Begin

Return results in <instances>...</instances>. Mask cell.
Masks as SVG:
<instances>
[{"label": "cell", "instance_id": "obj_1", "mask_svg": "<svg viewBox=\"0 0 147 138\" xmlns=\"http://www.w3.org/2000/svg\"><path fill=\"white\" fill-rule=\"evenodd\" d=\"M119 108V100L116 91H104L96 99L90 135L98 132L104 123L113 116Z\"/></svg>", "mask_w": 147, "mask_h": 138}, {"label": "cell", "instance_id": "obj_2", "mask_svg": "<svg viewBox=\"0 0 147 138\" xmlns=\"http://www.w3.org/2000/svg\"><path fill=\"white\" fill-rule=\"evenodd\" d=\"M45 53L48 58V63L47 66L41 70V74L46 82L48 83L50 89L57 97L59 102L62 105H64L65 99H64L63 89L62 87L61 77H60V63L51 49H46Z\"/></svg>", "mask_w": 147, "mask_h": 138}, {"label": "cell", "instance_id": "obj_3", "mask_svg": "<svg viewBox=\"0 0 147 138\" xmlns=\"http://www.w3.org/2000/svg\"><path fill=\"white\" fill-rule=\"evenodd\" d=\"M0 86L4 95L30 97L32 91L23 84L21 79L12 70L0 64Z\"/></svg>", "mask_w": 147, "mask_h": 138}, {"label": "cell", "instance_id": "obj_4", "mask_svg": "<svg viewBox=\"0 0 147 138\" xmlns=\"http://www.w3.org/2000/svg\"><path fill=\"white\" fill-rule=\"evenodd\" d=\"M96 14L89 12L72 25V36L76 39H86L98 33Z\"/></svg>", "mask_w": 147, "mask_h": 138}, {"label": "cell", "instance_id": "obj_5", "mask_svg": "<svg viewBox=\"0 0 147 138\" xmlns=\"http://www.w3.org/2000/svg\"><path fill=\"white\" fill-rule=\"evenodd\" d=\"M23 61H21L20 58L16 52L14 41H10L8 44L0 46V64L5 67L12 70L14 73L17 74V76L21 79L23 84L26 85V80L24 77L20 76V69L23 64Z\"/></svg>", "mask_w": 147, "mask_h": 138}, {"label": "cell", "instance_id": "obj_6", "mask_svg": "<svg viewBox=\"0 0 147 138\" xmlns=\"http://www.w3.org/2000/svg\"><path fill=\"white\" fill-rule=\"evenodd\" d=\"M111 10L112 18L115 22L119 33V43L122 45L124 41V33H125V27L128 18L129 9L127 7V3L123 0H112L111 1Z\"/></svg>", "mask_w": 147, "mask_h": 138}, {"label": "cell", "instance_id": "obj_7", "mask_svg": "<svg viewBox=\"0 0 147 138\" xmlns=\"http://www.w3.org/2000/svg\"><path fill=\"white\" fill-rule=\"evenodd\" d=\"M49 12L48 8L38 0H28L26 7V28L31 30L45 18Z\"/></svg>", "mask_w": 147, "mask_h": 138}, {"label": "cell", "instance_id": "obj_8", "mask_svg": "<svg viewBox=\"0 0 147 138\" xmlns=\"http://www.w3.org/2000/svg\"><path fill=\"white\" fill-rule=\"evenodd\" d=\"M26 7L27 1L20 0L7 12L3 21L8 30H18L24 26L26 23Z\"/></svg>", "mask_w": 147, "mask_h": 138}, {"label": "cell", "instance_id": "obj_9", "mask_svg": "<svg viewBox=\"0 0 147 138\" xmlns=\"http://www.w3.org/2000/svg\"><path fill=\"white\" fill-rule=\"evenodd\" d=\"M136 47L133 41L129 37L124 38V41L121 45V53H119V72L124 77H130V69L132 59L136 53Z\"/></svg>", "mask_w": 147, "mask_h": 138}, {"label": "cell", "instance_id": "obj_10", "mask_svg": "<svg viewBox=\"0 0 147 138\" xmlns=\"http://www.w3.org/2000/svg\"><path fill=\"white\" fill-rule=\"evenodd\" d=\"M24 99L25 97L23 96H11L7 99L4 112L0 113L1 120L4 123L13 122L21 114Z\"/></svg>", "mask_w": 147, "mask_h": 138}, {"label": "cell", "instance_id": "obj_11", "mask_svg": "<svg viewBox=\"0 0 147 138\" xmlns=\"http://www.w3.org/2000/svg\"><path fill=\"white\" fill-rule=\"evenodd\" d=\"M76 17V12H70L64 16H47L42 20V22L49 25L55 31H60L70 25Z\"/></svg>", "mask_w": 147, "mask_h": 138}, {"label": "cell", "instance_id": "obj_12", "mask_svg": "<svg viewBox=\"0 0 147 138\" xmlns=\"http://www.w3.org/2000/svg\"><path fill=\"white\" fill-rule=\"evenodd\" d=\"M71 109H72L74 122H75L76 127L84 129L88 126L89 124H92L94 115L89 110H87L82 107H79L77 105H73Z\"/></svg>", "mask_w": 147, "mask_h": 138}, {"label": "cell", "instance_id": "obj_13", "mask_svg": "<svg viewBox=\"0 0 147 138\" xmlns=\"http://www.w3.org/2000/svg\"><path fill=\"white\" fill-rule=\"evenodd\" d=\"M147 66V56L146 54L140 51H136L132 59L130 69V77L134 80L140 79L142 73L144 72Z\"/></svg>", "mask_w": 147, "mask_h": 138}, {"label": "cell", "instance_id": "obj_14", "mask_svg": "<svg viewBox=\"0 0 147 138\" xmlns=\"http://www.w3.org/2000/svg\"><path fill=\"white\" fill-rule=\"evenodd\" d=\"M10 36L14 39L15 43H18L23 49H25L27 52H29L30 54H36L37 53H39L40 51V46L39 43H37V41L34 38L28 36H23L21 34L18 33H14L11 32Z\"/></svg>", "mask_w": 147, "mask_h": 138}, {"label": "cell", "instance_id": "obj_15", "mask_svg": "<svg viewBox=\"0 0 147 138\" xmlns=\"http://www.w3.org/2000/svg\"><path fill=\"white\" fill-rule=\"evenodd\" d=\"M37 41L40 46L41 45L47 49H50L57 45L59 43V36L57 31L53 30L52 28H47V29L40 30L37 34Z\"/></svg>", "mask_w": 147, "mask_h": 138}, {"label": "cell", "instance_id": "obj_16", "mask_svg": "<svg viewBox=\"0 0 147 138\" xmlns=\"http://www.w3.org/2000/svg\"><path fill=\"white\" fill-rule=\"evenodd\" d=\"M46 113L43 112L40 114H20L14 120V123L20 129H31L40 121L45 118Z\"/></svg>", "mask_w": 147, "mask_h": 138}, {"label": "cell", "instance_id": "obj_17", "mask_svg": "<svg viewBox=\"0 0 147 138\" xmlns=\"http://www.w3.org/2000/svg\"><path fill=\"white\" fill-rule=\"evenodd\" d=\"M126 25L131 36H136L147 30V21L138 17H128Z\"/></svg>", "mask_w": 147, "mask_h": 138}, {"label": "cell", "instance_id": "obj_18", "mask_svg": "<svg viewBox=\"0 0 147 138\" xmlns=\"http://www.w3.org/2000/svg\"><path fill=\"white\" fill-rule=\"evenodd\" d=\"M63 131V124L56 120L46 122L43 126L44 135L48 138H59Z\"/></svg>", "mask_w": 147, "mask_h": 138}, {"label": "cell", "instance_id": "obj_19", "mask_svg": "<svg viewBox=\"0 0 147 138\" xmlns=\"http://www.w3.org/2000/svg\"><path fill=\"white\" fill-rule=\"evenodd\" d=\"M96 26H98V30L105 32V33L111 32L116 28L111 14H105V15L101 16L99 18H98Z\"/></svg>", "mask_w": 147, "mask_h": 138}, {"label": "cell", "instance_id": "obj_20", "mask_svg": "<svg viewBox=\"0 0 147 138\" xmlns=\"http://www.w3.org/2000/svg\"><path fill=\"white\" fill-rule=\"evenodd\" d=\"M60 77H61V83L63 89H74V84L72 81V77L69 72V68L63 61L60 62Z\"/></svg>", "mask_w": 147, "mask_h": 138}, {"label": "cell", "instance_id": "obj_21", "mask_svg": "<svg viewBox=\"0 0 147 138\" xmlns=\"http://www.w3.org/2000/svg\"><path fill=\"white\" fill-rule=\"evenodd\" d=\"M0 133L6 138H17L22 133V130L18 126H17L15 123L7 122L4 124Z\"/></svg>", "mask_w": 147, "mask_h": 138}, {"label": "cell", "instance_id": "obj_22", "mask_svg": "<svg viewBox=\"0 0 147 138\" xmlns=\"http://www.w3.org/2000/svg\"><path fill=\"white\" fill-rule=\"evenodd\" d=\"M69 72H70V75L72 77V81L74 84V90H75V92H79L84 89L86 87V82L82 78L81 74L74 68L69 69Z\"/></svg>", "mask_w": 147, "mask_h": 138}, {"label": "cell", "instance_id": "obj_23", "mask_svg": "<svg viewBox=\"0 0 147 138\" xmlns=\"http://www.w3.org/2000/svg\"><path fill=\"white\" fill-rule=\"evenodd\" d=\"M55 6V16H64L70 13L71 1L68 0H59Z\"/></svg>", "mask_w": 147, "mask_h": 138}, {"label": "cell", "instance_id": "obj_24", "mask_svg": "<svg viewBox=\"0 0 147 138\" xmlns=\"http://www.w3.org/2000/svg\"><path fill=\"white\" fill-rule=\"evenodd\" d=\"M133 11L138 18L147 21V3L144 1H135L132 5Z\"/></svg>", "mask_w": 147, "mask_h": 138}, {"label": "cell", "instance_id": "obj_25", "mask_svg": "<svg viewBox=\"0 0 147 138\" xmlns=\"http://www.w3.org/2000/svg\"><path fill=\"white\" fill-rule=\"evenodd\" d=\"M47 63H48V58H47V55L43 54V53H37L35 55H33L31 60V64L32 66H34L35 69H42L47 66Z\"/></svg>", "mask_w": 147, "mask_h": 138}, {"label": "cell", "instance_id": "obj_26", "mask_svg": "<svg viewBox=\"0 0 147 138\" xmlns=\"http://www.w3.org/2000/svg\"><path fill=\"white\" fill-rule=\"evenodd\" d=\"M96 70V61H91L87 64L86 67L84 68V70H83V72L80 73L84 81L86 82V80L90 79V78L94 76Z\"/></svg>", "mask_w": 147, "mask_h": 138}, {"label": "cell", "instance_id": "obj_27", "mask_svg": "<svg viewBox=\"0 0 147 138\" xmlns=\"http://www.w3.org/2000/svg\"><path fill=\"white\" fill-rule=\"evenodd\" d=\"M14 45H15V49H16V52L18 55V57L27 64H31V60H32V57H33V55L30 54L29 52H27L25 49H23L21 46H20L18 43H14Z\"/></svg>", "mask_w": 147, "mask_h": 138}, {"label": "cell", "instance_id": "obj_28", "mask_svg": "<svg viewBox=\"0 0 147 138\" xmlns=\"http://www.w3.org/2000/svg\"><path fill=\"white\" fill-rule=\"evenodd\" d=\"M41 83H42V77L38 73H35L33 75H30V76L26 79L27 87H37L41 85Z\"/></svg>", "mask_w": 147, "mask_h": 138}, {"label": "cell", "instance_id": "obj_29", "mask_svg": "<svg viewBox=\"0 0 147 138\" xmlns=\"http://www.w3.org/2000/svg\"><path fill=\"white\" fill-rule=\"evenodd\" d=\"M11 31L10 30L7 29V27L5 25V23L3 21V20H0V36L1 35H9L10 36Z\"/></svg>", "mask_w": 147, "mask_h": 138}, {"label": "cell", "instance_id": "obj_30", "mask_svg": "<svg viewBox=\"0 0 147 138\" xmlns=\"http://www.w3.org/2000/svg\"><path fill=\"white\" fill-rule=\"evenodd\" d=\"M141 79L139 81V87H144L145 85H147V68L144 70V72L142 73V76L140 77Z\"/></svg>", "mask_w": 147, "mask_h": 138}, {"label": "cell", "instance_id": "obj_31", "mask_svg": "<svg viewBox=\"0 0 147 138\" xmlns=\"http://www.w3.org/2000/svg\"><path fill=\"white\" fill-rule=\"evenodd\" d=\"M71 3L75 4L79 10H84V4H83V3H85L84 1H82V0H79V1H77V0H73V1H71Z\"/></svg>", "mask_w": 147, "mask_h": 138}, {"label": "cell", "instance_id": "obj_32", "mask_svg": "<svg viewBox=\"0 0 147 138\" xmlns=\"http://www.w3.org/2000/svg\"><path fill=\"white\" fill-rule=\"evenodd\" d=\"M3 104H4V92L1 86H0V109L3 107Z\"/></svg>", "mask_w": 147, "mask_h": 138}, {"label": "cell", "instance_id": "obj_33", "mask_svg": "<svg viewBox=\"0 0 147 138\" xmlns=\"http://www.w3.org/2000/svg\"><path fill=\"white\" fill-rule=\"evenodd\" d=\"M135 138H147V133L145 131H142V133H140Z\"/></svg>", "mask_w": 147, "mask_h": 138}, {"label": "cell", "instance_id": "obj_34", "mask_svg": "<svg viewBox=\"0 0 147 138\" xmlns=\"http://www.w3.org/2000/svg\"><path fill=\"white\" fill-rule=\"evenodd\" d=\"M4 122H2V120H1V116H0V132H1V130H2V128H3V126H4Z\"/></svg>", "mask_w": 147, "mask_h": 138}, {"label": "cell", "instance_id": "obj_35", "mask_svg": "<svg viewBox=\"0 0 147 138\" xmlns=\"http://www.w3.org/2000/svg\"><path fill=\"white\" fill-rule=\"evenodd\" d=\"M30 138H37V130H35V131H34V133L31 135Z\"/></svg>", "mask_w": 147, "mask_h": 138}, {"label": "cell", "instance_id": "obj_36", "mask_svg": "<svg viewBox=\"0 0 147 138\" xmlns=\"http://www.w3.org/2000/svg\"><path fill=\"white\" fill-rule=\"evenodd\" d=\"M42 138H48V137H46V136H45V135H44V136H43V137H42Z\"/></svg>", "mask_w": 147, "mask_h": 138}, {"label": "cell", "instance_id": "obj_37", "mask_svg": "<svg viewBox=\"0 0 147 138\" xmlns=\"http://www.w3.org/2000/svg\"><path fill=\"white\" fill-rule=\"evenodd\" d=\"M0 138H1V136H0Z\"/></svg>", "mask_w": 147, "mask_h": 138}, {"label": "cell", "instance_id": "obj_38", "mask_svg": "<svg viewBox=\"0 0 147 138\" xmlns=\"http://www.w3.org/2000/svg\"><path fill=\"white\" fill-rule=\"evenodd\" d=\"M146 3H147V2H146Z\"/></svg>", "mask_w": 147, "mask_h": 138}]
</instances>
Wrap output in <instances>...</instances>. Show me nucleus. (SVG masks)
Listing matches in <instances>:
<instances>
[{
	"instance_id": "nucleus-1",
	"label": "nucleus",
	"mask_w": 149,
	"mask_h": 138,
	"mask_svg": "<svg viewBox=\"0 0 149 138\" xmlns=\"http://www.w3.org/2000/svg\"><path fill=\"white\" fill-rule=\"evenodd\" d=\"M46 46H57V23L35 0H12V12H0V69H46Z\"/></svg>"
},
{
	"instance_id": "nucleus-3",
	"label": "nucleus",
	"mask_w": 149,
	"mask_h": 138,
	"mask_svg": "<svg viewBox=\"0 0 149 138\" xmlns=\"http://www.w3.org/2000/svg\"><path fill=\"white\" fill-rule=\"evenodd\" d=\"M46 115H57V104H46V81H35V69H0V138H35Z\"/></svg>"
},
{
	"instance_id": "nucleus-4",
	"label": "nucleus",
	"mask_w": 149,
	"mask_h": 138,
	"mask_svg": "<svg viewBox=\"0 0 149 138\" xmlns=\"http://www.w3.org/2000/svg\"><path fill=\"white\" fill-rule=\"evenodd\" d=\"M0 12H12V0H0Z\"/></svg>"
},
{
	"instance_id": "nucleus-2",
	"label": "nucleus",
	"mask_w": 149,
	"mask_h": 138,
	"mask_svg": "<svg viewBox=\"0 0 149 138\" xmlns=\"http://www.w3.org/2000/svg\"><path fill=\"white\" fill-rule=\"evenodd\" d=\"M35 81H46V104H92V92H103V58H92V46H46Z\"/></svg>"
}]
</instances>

End

Problem description:
Extract every line of the material above that contains the string "instances".

Finished answer:
Return results in <instances>...</instances>. Mask cell.
<instances>
</instances>
Wrap output in <instances>...</instances>. Show me nucleus. (SVG masks)
Listing matches in <instances>:
<instances>
</instances>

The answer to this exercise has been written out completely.